Daba igual, el secretario no lo había creído. Poco después, Dohman había aparecido para escoltarlo personalmente a Dulles. El secretario de Defensa tenía que hacer un viaje a la Costa Oeste, y había sugerido que Riggins debía acompañarlo.

«Sugerido» igual que un árbitro sugiere que un bateador está eliminado.

Capítulo 9

9.22 horas

El Air Force Two no es lo que uno se imaginaría: madera pulida, sillones de cuero, whisky escocés en vasos de cristal biselado y la penetrante fragancia de los puros Macanudo.

Es más bien la sala de conferencias flotante de una empresa algo desorganizada, repleto de papeles, archivos, vasos de plástico, bolsitas de azúcar a la mitad y un puñado de tipos legañosos en mangas de camisa y corbata, con aliento a café y manchas de sudor en las axilas.

Y como en cualquier otra oficina del mundo, Riggins advirtió con fastidio que ni siquiera se podía fumar.

Pero al menos en otras empresas podías salir a la calle a meterte una dosis de nicotina. Si hacías eso aquí, en cambio, tu cigarrillo terminaría por dibujar la trayectoria de una caída de cuarenta mil pies de altura hacia una muerte segura.

Aunque tampoco le dieron tiempo para pitillos. Lo tuvieron demasiado ocupado con la reprimenda del secretario de Defensa.

—¿A qué ha venido esa gilipollez de descartar nuestra mejor opción para capturar a ese enfermo de mierda?

El país rara vez veía aquel lado de Norman Wycoff, el defensor —y, a veces, el vengador— más apasionado de Norteamérica. Sí, en ocasiones los medios de comunicación contaban historias acerca de su temperamento, pero lo consideraban parte de su encanto. El secretario Wycoff no era vindicativo; era apasionado en sus esfuerzos por mantener a la nación a salvo de los terroristas. No era propenso a los arrebatos; simplemente le gustaba dejar claras sus opiniones.

Deberían ver a Wycoff ahora. De su cabeza, de aspecto normalmente sereno, sobresalían venas azules, y bajo sus perspicaces ojos marrones se apreciaban unas incipientes ojeras oscuras. El secretario era famoso por ser la personificación de la confianza en uno mismo, sin importarle el lugar donde hablara, o si su público era de uno o de un millón de espectadores. Ahora daba la impresión de que la tirante cuerda que lo mantenía todo en su sitio dentro de su cerebro se había roto y su furia se había desatado.

De modo que aquí estaba Riggins, sentado en el desordenado corazón del imperio norteamericano, recibiendo una buena bronca del hombre que se encargaba de mantenerlo a salvo.

—Con todos mis respetos —dijo Riggins—, pensaba que ya habíamos zanjado esa cuestión en la reunión, señor secretario.
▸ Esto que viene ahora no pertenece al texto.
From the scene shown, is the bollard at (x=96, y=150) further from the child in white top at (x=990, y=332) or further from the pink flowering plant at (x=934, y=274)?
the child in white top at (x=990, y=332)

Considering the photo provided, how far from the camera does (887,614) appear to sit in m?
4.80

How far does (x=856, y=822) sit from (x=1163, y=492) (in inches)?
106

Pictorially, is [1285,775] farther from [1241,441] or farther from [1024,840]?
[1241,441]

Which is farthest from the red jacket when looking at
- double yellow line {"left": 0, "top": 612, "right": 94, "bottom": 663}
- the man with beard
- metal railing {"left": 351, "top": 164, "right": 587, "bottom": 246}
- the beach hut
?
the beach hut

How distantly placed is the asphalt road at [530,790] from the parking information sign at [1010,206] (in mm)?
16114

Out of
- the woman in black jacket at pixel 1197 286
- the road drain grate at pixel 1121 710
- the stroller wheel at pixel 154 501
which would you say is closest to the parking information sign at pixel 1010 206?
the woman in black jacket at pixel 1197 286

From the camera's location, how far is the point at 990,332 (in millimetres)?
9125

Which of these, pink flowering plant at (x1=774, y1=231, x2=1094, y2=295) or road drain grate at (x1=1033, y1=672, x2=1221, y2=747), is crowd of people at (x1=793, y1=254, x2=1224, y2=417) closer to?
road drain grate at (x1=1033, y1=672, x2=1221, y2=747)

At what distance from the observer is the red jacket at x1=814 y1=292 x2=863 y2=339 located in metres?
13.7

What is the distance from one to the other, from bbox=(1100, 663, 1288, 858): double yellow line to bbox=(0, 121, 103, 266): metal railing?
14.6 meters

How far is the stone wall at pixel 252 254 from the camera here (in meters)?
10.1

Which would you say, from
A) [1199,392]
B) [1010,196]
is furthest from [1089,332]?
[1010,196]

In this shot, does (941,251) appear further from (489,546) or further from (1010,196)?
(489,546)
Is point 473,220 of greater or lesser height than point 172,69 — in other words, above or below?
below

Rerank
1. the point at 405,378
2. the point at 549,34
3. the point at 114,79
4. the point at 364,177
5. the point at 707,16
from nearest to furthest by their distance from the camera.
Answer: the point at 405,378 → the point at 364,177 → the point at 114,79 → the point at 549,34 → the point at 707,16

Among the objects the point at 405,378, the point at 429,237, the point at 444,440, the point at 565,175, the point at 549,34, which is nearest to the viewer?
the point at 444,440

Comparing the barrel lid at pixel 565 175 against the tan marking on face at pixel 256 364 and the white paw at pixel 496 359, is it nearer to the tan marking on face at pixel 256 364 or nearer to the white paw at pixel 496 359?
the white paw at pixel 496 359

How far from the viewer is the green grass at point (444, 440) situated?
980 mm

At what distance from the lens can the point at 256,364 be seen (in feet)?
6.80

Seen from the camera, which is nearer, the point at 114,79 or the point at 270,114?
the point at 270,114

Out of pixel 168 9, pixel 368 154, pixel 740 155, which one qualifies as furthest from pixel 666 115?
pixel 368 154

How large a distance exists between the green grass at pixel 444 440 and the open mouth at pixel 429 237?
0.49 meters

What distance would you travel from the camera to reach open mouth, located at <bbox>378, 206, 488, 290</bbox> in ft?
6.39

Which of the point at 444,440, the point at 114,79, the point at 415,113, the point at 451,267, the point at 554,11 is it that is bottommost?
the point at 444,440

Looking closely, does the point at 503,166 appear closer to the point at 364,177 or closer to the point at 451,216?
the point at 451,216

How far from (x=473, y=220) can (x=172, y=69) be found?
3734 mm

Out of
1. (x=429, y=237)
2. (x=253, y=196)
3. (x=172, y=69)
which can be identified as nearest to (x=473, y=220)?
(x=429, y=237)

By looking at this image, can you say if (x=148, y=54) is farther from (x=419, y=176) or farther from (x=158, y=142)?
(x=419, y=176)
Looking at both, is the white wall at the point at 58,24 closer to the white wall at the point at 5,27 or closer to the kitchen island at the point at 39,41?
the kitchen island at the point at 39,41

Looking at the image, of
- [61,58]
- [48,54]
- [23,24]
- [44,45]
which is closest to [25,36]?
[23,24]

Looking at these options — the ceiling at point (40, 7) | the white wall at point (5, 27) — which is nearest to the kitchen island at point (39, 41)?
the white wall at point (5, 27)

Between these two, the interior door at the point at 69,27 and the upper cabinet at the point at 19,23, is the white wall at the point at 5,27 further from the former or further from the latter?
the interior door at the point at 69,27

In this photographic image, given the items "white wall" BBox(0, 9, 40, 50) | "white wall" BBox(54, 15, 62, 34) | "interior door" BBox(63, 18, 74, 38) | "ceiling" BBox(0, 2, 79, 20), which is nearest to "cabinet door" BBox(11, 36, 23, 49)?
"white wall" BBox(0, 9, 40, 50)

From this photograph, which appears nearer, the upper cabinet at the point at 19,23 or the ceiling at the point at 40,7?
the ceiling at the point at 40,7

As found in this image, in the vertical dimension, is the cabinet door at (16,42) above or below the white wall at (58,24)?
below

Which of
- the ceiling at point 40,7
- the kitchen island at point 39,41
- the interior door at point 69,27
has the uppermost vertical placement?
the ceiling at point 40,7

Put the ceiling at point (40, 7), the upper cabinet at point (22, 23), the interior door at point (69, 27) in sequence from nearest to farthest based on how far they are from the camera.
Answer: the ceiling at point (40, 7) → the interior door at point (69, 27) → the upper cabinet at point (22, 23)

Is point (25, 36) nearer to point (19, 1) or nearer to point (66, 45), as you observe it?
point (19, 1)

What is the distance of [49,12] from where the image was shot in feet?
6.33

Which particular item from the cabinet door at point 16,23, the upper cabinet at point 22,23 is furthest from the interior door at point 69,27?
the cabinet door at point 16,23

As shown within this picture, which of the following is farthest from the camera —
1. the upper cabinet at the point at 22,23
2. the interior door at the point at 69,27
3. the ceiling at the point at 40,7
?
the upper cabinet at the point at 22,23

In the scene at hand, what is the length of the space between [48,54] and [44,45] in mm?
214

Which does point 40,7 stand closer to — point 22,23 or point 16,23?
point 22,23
—Todo agente con el que he hablado en Casos especiales cree que Dark es el hombre indicado para ese trabajo —replicó Wycoff—. ¿Por qué? ¿Y por qué se muestra usted tan jodidamente testarudo?

Riggins suspiró.

—Dark no es una opción.

—Por lo que sé, ustedes dos estaban muy unidos —insistió Wycoff—. Si usted quisiera, podría hacer que volviera.

Riggins quería gritarle: «¿Cómo? ¿Imponiéndole las manos sobre la cabeza y liberándole de sus demonios? ¿Resucitando a su familia?».
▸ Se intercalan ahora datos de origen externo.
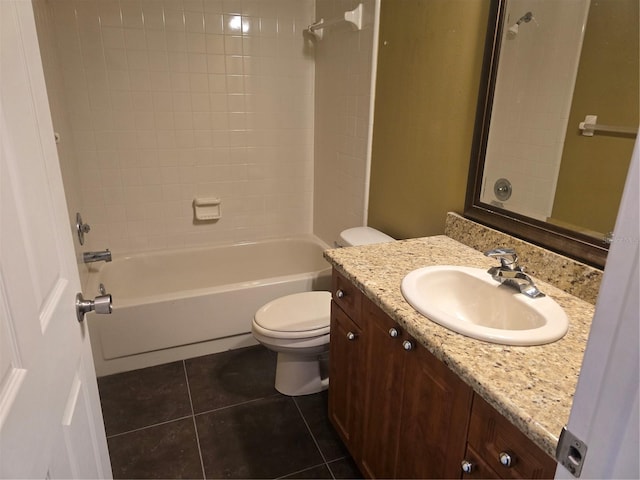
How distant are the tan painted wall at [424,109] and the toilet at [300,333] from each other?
0.23 meters

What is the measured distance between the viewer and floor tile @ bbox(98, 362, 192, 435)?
1.87 metres

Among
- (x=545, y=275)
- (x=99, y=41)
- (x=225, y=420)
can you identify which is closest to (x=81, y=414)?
(x=225, y=420)

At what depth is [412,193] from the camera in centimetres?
194

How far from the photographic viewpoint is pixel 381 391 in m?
1.31

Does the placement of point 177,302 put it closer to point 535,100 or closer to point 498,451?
point 498,451

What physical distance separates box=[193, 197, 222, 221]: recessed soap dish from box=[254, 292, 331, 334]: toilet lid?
108 centimetres

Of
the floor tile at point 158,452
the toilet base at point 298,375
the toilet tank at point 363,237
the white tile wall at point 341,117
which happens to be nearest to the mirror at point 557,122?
the toilet tank at point 363,237

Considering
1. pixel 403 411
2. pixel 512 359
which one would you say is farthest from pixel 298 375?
pixel 512 359

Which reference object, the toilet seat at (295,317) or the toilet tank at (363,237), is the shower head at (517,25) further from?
the toilet seat at (295,317)

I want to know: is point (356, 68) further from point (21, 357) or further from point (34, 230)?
point (21, 357)

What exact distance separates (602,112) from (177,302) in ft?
6.57

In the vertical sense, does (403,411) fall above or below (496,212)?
below

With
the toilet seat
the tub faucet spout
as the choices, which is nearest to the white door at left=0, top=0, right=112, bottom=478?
the tub faucet spout

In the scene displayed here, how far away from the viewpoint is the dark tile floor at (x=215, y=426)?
5.39ft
Esa era exactamente la razón por la que Riggins hubiera preferido que no se mencionara a Dark en la teleconferencia. Si surgía su nombre, tendría que explicar qué tenía de especial, y en cuanto estos tipos se enteraran, lo querrían a él, claro está. ¿Quién no lo querría en el caso? Dark era el tipo perfecto para el trabajo. Pero no iba a aceptarlo.
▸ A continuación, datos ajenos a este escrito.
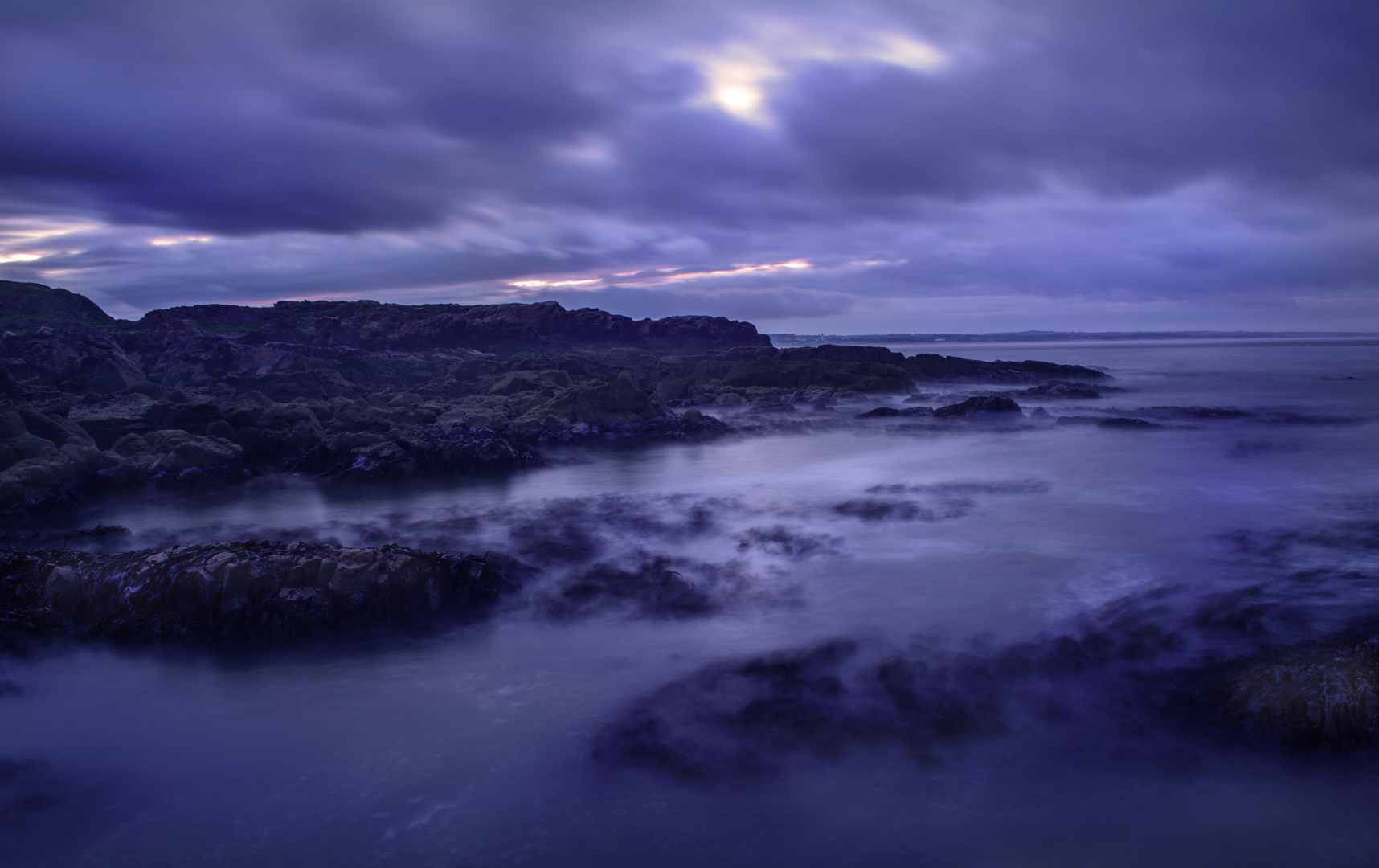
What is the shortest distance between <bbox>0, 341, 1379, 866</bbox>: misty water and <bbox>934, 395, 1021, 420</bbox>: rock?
15.9 meters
Riggins intentó volver a explicárselo al jodido secretario de defensa de un modo que pudiera comprender su estúpido cerebro. Sí, pensó Riggins, había llegado el momento de recurrir a las imágenes.

—Roma, hace dos años —comenzó Riggins—. Dark era el agente principal del caso de Sqweegel. Creemos que estuvo más cerca de pillarlo de lo que nadie lo había estado en veinte años.